Following large-scale disasters such as the tragic Southeast Asian tsunami of 2004 or Hurricane Katrina, APA and its members mounted responses to help those in the affected areas. Help from APA included donations to relief organizations and in-kind contributions. But many psychologists wanted to help more directly and personally "on the ground" by traveling to the region to provide training or service, or by conducting research on psychosocial interventions or on the psychological aftermath of disaster.

The outpouring of empathy and assistance for affected people and countries has made us all aware of the need for increased attention to psychology's responses to disasters and their aftermath. The aftermath of recent disasters also highlighted the critical need for understanding what culturally competent services in the United States or elsewhere entail.

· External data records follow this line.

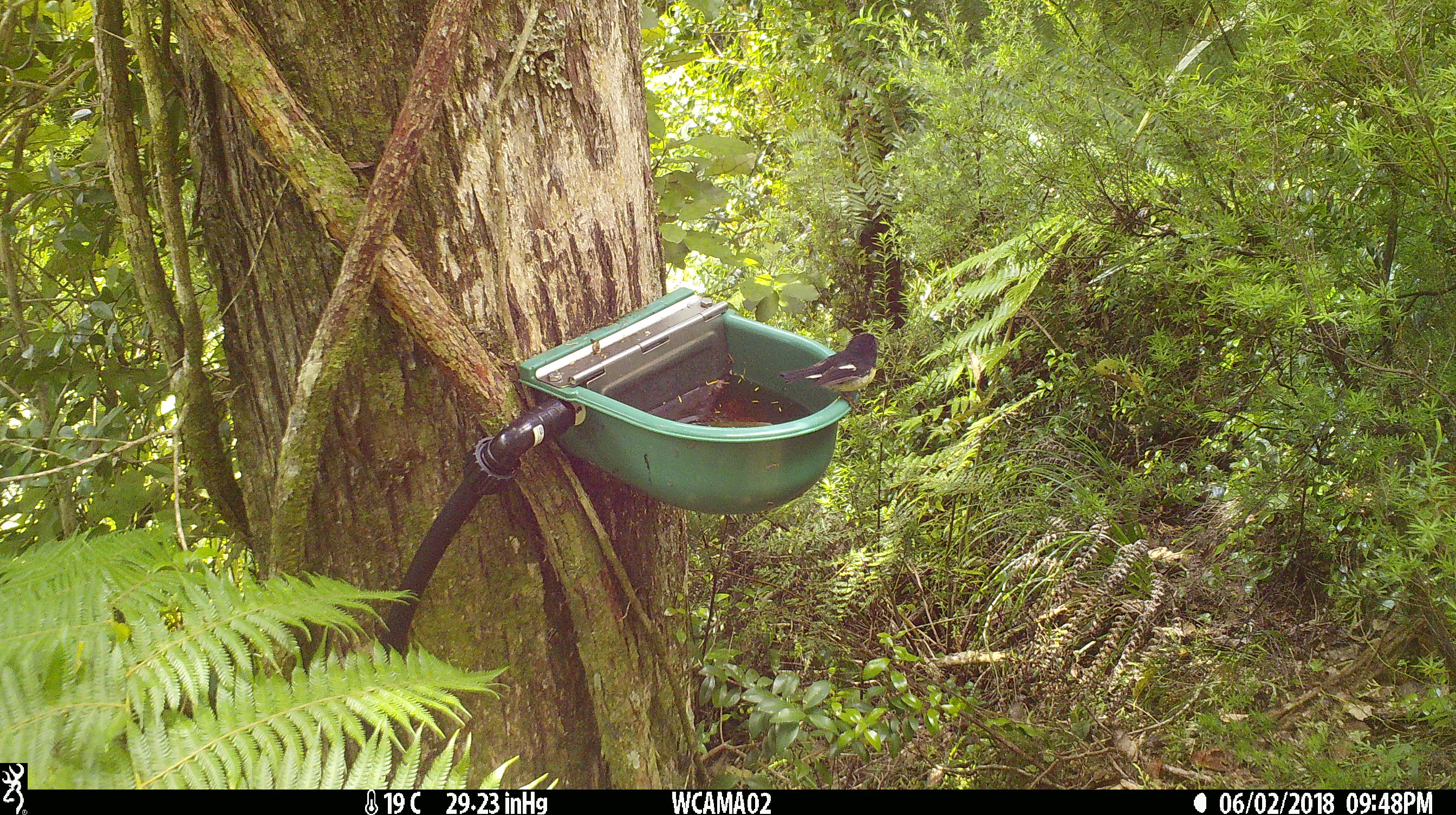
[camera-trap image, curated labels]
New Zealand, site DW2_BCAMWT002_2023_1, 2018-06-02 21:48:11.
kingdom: Animalia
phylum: Chordata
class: Aves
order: Passeriformes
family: Petroicidae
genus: Petroica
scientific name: Petroica macrocephala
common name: tomtit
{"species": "tomtit (Petroica macrocephala)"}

A recent meeting at APA headquarters (see page 18) and a recent paper in the American Psychologist are moving us toward addressing the need for guidance when U.S. psychologists take their expertise to other countries, and guidance for APA itself on how, when and in what form the association should provide assistance. (The issue of response to disasters domestically is also being studied by the APA Task Force on Multicultural Training.)

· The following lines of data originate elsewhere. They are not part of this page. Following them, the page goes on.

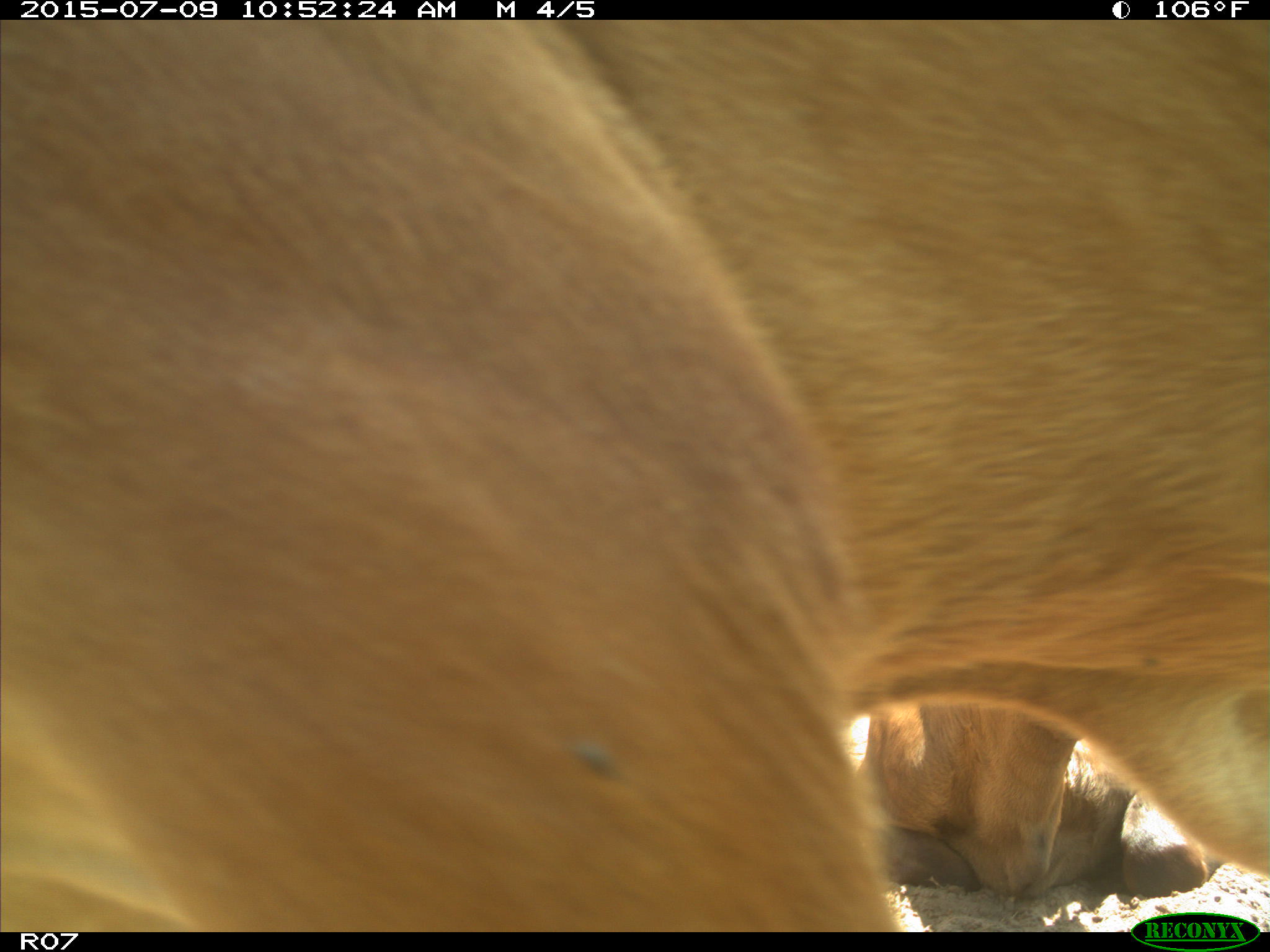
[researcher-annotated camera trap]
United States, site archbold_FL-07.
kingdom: Animalia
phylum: Chordata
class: Mammalia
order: Artiodactyla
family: Bovidae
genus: Bos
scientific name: Bos taurus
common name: domestic cow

International complexities

APA hosted a meeting of world experts on psychosocial research and intervention in international humanitarian emergencies. The purpose of the meeting was to identify and discuss the unique ethical issues and needs that arise in international disasters, wars and other emergencies. The meeting was part of APA's long-term response to the 2004 tsunami. The participants included representatives from global agencies and organizations involved in international emergency contexts (WHO, UNICEF, humanitarian nongovernmental agencies-NGOs, American Red Cross), and APA governance, divisions and staff.

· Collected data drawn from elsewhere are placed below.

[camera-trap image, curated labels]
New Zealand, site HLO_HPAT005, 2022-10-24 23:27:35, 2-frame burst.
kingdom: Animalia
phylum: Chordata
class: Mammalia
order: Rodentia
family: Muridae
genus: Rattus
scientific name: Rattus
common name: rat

Although participants were by no means uniform in their perspectives or their analyses, there was clear and strong agreement that anyone responding to an international emergency needs to appreciate and respect the complexity of the situation and the potential impact of any intervention, regardless of how significant or insignificant it may appear to an outside observer. Some guidance can be found in documents available from global humanitarian agencies that may be unknown to most psychologists.

To address the complexities of international response for U.S. psychologists, there was also extensive discussion regarding the importance of psychologists working through NGOs designed and in place to coordinate an effective presence; recognizing the limits of their competence, especially in unfamiliar cultures and languages; and actively exploring how to proceed in a manner that is most respectful of the individuals and groups affected by the situation, for example by considering the short, medium and long-term implications of any intervention and by attempting to involve the local community at every level of response.

Participants discussed several dissemination vehicles to help psychologists to understand the ethical issues associated with international relief work and to make informed decisions, including, among other things, a bibliography providing links to international humanitarian guidelines and principles and a conceptual article articulating the special issues raised by international emergency contexts for each section of the APA Ethical Principles of Psychologists and Code of Conduct.

How should APA respond?

In 2006 the APA Policy and Planning (P&P) Board devoted its 2005 annual report on APA's response to disasters (the American Psychologist, Vol. 61, No. 5, pages 513-521). The report highlighted a number of "points of pride" where the association used its considerable resources to make a difference following recent disasters. These included funding train-the-trainer workshops for local psychologists; working collaboratively with international relief agencies; making electronic publications available at no cost; making generous cash donations; providing educational materials to the public; and using our Web site as a clearinghouse for relevant information for psychologists. But P&P also highlighted a number of questions and issues that must be addressed for APA to have a coherent policy on its response going forward. For example, what type of disaster would warrant a response from APA? Should we be as involved internationally as domestically? Should financial aid be allocated for general use or limited to psychological assistance? How is the amount determined? How should we balance the short-term and long-term needs of affected communities? What is the role of APA in training psychologists to provide volunteer services following disasters, and how can we insure the multicultural competence of psychologist volunteers in working with diverse communities? The APA Board of Directors will soon be addressing these questions.

The aforementioned efforts by international disaster experts and our own Policy and Planning Board will help both the discipline and the association move toward having a more useful and coherent response to future disasters.